Sunday, September 2, 2012

Textualism, The Laws of War, and More: This Week in the Book Pages


This week, The Wall Street Journal has a review of Antonin Scalia and Bryan A. Garner's, Reading Law:The Interpretation of Legal Texts (Thomson/West).   Here is a sample:
In "Reading Law," they argue forcefully for a textualist approach—for interpreting legal documents, especially the Constitution, by focusing on written words in their original meaning. Along the way, the authors debunk the claims of the non-textualists, who, they say, seek to deconstruct the language, imposing on it a content that was never expressed. Such an effort, they note, defeats the whole purpose of communication and substitutes the reader's ideas for those of the writer.
You can read the full review here.  You can also find a review of the book at Slate, here.

And, in case you missed Karen’s post earlier this week, Slate also has Eric Posner on John Fabian Witt’s Lincoln’s Code: The Laws of War in American History (Simon & Schuster), which will be out on Tuesday.

On politics this week, TNR: The Book has a review of If Not Us, Who?
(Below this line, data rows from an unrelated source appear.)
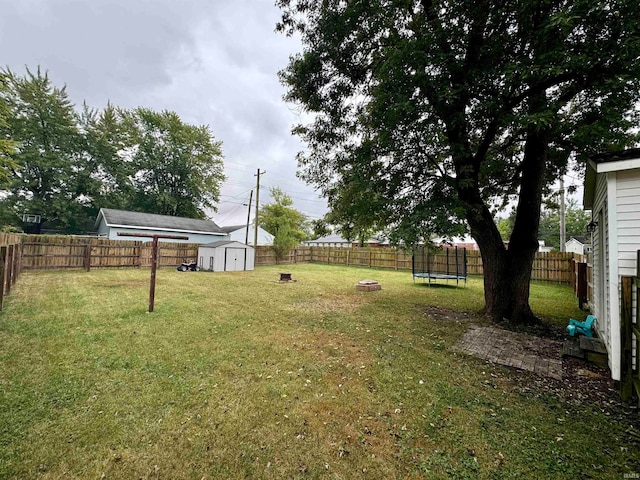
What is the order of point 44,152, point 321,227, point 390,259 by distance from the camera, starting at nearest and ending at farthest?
point 321,227
point 390,259
point 44,152

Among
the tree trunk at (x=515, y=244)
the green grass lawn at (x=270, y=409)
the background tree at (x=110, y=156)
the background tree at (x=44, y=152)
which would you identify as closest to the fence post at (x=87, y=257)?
the green grass lawn at (x=270, y=409)

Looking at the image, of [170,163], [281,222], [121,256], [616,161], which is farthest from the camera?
[170,163]

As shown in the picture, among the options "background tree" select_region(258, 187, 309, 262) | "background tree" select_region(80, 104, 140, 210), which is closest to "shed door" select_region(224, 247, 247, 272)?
"background tree" select_region(258, 187, 309, 262)

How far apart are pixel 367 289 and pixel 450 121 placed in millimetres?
6054

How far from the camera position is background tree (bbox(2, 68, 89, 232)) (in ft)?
63.8

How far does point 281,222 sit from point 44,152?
19218mm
William Rusher, National Review,and the Conservative Movement (ISI Books) by David B. Frisk, and a review of Sean Trende's The Lost Majority: Why the Future of Government Is Up for Grabs- And Who Will Take It (Palgrave Macmillan).

In the LA Times Michael Woo reviews Scott Zesch's The Chinatown War: Chinese Los Angeles and the Massacre of 1871 (Oxford University Press).  Woo writes: 
"The Chinatown War," Scott Zesch's portrait of Los Angeles in the early 1870s, foreshadows the economic paradox of many later American cities, combining the lure of a vibrant economy with the threat of competition divided along class and racial lines.Zesch, who previously has written about racial conflict in the Old West, looks for evidence of white attitudes towards Chinese by surveying the earliest local newspaper articles about Chinese residents in L.A. After finding a mostly neutral or even positive tone in the earliest newspaper coverage, Zesch detects an abrupt change, perhaps reflecting the increasingly virulent anti-Chinese sentiment in San Francisco.
Read on here.

In The Nation, Jackson Lears reviews Promise and Peril: America at the Dawn of the Global Age (Harvard University Press) by Christopher McKnight Nichols.  According to Lears, "Nichols has accomplished a major feat, demonstrating that isolationism was a far richer and more complex intellectual tradition than its critics have ever imagined—one that still speaks to our own time, freshening the stale formulas of the Washington consensus and allowing us to reimagine the role of the United States in the world."

Other reviews this week: Christopher Hitchens's Mortality (Twelve) is reviewed in the New York Times (here) and the LA Times (here).  Also in the New York Times, Alexander Rose reviews Ben Macintyre's Double Cross: The True Story of the D-Day Spies (Crown). TNR: The Book also has a review of Nathan Harden's Sex and God at Yale (Thomas Dunne Books).  For more reviews on Harden's book, see last week's roundup.